### Check your understanding:
A. In the surrogacy report, substitute "local surrogate mothers" for "Cambodian surrogate mothers" and write out the passage that begins at the words "Earlier reports said" and stops after "with their parents.".
B. Answer these questions from the surrogacy report:
(i) For how long were the three defendants jailed?
(ii) To how many couples did Davis-Charles provide surrogacy services, according to the judge?
(iii) What fine was Davis-Charles given?
C. Proceed with the surrogacy report from the point at which it stops.

### Provided passage:
An Australian nurse and two Cambodian assistants have been jailed in Cambodia for 18 months on Thursday (3 August) for providing commercial surrogacy services.
Tammy Davis-Charles who was arrested in Phnom Penh in November last year has being found guilty of acting as an intermediary between adoptive parents and a pregnant woman.
Along with her Cambodian staff, Penh Rithy and Samrithchan Chariya, she was also found guilty of fraudulently obtaining documents, Phnom Penh Municipal Court judge So Lyna said.
Earlier reports said Davis-Charles operated a clinic that matched foreign couples with Cambodian surrogate mothers.
The 49-year-old denied the charges during her trial and said she only provided medical care to surrogates and did not know that surrogacy was illegal in Cambodia.
Davis-Charles who has already spent nine months in pre-trial detention was handed a $1,200 (£907.80) fine. Penh Rithy and Samrithchan Chariya were fined $500 (£378.07) each.
The judge said that Davis-Charles provided surrogacy services to 23 Australian and American couples. She paid Penh Rithy $600 to $800 to organise the paperwork of the babies born through the Cambodian surrogate mothers so that the babies could leave the country along with their parents.
Southeast Asia is known as a popular international destination for infertile couples looking to have babies through commercial surrogacy, considering the low costs involved compared to Western countries.

### Entries shown:

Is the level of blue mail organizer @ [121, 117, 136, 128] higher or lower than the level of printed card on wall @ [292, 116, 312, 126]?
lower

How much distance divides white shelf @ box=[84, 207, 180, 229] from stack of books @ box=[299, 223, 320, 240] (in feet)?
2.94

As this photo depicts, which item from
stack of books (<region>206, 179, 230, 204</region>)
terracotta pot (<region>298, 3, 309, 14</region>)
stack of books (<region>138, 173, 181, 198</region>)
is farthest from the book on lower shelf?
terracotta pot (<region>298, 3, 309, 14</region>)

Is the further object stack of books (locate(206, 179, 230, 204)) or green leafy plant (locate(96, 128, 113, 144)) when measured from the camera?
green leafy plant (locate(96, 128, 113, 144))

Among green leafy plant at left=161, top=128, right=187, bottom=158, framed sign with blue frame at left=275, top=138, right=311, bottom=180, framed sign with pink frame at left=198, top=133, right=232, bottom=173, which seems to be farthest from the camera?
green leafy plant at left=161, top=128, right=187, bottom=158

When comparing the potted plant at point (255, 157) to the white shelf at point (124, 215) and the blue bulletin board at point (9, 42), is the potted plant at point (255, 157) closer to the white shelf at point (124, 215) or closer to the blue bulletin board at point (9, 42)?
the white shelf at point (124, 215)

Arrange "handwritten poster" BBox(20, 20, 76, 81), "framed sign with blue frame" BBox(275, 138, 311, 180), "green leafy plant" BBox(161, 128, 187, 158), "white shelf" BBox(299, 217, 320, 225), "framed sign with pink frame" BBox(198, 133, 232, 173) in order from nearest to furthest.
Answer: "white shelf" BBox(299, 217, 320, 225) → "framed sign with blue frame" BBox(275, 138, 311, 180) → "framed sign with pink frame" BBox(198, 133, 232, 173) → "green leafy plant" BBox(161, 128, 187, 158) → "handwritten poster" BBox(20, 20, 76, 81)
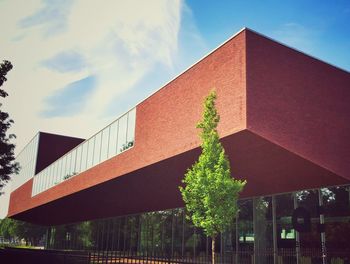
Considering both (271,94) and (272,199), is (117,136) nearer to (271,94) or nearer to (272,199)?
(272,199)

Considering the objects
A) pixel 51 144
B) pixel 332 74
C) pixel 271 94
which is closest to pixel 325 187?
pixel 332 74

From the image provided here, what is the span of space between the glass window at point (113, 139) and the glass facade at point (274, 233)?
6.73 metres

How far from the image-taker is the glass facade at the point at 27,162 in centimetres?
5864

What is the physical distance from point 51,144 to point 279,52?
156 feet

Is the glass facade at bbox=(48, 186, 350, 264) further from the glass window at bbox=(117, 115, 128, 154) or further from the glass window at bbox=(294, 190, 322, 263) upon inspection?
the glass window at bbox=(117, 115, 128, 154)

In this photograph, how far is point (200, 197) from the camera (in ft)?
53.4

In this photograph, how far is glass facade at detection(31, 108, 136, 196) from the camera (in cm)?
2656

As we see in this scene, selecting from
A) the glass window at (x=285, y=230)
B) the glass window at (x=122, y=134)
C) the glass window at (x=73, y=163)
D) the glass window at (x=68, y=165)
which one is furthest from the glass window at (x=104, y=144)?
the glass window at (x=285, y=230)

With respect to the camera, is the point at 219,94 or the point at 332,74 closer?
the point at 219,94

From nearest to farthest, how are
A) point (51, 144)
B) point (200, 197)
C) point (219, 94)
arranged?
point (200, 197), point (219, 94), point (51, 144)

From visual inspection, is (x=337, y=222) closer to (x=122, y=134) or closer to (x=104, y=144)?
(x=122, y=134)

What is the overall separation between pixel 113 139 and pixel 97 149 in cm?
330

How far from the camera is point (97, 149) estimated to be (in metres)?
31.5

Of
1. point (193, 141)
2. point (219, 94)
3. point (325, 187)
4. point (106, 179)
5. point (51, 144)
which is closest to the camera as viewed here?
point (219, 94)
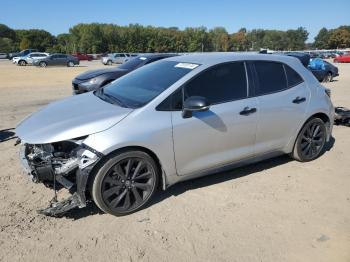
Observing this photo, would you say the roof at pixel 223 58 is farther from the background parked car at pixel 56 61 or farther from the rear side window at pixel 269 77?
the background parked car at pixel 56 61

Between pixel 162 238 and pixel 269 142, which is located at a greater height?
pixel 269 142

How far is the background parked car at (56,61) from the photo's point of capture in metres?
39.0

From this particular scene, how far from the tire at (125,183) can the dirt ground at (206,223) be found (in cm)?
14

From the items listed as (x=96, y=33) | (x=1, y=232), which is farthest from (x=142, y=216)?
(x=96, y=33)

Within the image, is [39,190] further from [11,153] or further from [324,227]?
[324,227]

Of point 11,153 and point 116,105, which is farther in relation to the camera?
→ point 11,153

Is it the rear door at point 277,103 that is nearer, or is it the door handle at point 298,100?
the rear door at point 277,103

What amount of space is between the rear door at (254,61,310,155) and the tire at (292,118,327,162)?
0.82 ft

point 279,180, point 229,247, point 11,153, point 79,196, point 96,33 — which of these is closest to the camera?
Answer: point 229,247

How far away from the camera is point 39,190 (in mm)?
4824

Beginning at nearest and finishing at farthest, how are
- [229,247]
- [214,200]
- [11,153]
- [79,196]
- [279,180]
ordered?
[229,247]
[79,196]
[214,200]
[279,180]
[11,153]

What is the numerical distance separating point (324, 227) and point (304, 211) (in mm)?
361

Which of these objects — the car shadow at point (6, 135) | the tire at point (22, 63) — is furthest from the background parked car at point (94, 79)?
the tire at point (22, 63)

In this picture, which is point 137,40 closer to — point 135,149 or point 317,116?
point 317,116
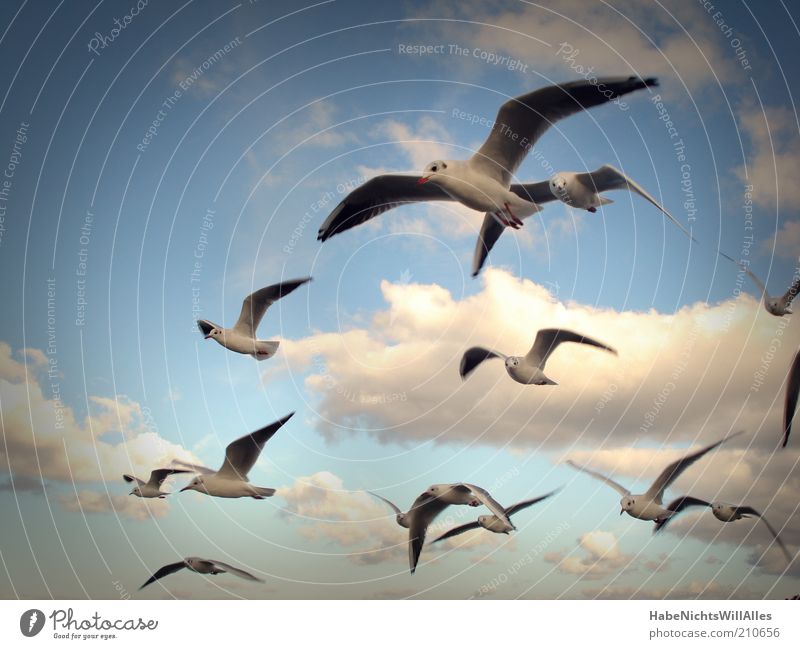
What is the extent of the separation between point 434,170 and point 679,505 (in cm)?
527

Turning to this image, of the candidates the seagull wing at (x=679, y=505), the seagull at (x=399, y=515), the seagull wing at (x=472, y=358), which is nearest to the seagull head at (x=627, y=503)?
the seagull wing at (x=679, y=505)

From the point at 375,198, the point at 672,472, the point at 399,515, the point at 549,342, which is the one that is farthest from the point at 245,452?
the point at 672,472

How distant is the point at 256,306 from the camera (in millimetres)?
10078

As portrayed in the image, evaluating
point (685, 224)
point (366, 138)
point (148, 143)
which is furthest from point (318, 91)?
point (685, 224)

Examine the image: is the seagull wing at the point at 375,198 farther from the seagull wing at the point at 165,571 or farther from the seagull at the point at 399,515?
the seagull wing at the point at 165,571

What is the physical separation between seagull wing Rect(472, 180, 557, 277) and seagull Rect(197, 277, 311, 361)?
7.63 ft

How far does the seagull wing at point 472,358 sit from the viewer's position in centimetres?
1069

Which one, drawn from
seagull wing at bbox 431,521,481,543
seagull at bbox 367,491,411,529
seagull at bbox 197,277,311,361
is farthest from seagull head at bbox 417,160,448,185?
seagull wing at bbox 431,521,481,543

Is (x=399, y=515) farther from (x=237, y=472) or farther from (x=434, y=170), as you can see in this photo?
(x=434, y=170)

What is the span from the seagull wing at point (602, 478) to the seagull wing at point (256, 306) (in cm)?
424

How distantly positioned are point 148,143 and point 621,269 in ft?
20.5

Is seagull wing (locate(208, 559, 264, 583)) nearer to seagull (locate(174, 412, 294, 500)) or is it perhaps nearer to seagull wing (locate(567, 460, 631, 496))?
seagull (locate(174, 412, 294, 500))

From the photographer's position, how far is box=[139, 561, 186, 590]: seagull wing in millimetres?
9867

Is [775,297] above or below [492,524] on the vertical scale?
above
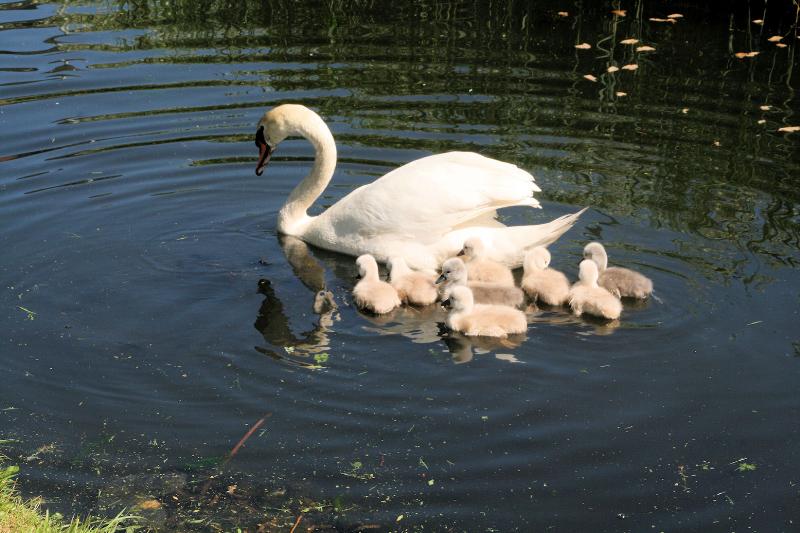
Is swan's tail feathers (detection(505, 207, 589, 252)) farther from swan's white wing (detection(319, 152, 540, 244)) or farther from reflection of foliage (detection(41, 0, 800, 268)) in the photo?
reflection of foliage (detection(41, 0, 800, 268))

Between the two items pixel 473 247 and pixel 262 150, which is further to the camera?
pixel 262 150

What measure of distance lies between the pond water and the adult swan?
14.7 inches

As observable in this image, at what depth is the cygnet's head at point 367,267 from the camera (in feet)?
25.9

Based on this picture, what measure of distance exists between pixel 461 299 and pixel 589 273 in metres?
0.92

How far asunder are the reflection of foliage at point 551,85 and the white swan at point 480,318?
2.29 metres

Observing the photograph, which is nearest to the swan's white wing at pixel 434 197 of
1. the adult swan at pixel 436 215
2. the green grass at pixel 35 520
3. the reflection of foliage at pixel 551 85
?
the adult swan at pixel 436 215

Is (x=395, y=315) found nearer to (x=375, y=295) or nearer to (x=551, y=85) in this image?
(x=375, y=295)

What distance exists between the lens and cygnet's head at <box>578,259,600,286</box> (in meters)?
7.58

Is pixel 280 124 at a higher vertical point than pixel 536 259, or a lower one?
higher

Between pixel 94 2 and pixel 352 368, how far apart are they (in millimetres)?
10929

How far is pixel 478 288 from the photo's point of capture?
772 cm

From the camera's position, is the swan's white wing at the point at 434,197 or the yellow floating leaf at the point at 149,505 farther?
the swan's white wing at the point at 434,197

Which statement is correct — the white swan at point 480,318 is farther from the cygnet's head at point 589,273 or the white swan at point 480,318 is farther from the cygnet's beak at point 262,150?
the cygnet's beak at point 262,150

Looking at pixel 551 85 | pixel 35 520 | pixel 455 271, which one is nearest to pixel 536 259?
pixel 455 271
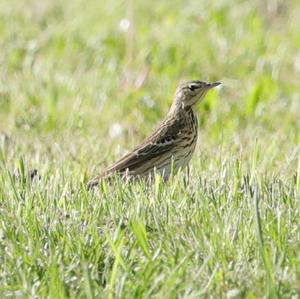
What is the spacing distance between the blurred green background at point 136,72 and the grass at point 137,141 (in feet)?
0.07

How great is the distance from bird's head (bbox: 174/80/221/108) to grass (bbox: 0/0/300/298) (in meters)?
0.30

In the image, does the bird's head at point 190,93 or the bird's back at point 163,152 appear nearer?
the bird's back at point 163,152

### Results for each task:
A.
Earlier reports said Davis-Charles operated a clinic that matched foreign couples with local surrogate mothers.
The 49-year-old denied the charges during her trial and said she only provided medical care to surrogates and did not know that surrogacy was illegal in Cambodia.
Davis-Charles who has already spent nine months in pre-trial detention was handed a $1,200 (£907.80) fine. Penh Rithy and Samrithchan Chariya were fined $500 (£378.07) each.
The judge said that Davis-Charles provided surrogacy services to 23 Australian and American couples. She paid Penh Rithy $600 to $800 to organise the paperwork of the babies born through the local surrogate mothers so that the babies could leave the country along with their parents.

B.
(i) 18 months
(ii) 23 Australian and American couples
(iii) $1,200 (£907.80)

C.
Thailand had banned the practice in 2015 after the case of a little boy born with Down's Syndrome came to light. His Thai surrogate mother said his Australian parents abandoned the boy but took his healthy twin sister home.
The ban in Thailand led to a slight increase in commercial surrogacy in neighbouring countries like Cambodia, which also banned the practice in 2016.
Cambodia has also placed a ban on organ trafficking after two people were arrested for allegedly "trafficking organs" during a year-long operation involving at least 10 victims and frequent trips to India, officials said on 25 May, 2017.
The country has now put a end to the export of human breast milk after a US firm attracted controversy. The company, Ambrosia Labs, was selling milk to new parents and bodybuilders in America after exporting it from more than 90 Cambodian women.
This year, its dealings were suspended and the health ministry began an investigation into the health effects on babies of nursing mothers selling their milk. An investigation was also initiated to find out if the business had violated a law on trafficking in human organs.